*** SUPPLIED PASSAGE ***

Introduction to Underbalanced Drilling

Benefits and Limitations of Underbalanced Drilling

Underbalanced drilling offers a number of important benefits:

  • Maintaining wellbore pressure below the reservoir pressure allows reservoir fluids to enter the wellbore, thus avoiding formation damage. Since significant formation damage is avoided, the stimulation requirements during well completion are also reduced, leading to considerable savings.
  • During underbalanced drilling there is no physical mechanism to force drilling fluid into the formation drilled. Therefore, lost circulation is kept to a minimum when fractured or high permeability zones are encountered.
  • Drilling underbalanced can help in detecting potential hydrocarbon zones, even identifying zones that would have been bypassed with conventional drilling methods.
  • Due to the decreased pressure at the bit head, UBD operations demonstrate superior penetration rates compared to conventional drilling techniques. Along with reduced drilling times, an increase in bit life is typically reported.
  • Since there is no filter cake around the wellbore wall, the chances of differential sticking are also reduced.
  • Since conventional drilling fluids are not used in underbalanced drilling applications, there is no need to worry about disposing potentially hazardous drilling mud.

A combination of all these factors can significantly improve the economics of drilling a well. UBD is often preferred if it reduces formation damage and hole problems, and reduces the cost of stimulation in fractured or moderate/high permeability formations. Moreover, with good mud logging and drilling records, UBD can provide valuable Formation Evaluation data.

*** End of SUPPLIED PASSAGE ***
*** DATASET EXTRACT ***

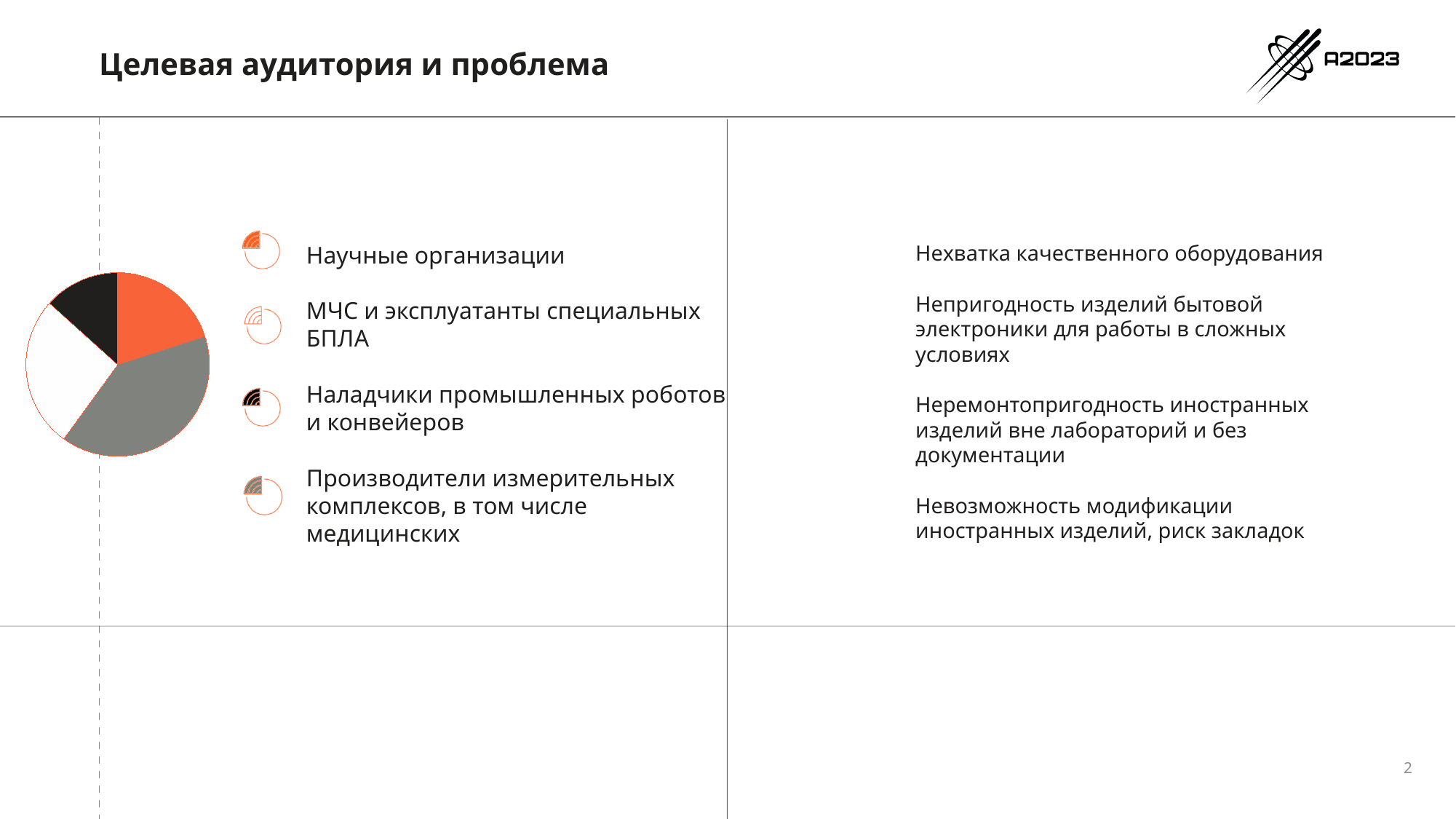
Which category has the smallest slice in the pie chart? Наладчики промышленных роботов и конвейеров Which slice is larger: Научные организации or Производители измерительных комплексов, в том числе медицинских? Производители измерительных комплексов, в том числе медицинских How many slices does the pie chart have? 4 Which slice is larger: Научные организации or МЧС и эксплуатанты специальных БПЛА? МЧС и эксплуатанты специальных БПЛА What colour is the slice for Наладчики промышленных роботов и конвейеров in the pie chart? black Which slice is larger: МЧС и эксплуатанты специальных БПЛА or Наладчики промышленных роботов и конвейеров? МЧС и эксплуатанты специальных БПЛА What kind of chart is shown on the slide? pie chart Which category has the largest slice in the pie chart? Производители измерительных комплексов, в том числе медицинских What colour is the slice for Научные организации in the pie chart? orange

*** End of DATASET EXTRACT ***

### YOUR TASKS
(a) In the passage on underbalanced drilling, what absence around the wellbore wall reduces the chances of differential sticking?
(b) From the underbalanced drilling passage, output the text word for word, starting at "Underbalanced drilling offers" and ending at "zones are encountered.".

### WRITTEN RESPONSES
(a) There is no filter cake around the wellbore wall.

(b)
Underbalanced drilling offers a number of important benefits:

  • Maintaining wellbore pressure below the reservoir pressure allows reservoir fluids to enter the wellbore, thus avoiding formation damage. Since significant formation damage is avoided, the stimulation requirements during well completion are also reduced, leading to considerable savings.
  • During underbalanced drilling there is no physical mechanism to force drilling fluid into the formation drilled. Therefore, lost circulation is kept to a minimum when fractured or high permeability zones are encountered.